### TASK REQUIREMENTS
Find the string "background" in the records. Copy every line it appears in.

### DATA RECORDS
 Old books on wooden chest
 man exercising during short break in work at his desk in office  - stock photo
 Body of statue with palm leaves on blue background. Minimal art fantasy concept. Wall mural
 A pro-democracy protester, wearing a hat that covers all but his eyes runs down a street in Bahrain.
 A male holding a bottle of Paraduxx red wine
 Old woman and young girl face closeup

==

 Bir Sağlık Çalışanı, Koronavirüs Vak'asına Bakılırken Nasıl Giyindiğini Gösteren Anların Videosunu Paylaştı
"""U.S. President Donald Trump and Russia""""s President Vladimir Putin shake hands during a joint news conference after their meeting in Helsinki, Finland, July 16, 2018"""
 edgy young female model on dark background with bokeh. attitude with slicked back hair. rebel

### WRITTEN RESPONSE
 Body of statue with palm leaves on blue background. Minimal art fantasy concept. Wall mural
 edgy young female model on dark background with bokeh. attitude with slicked back hair. rebel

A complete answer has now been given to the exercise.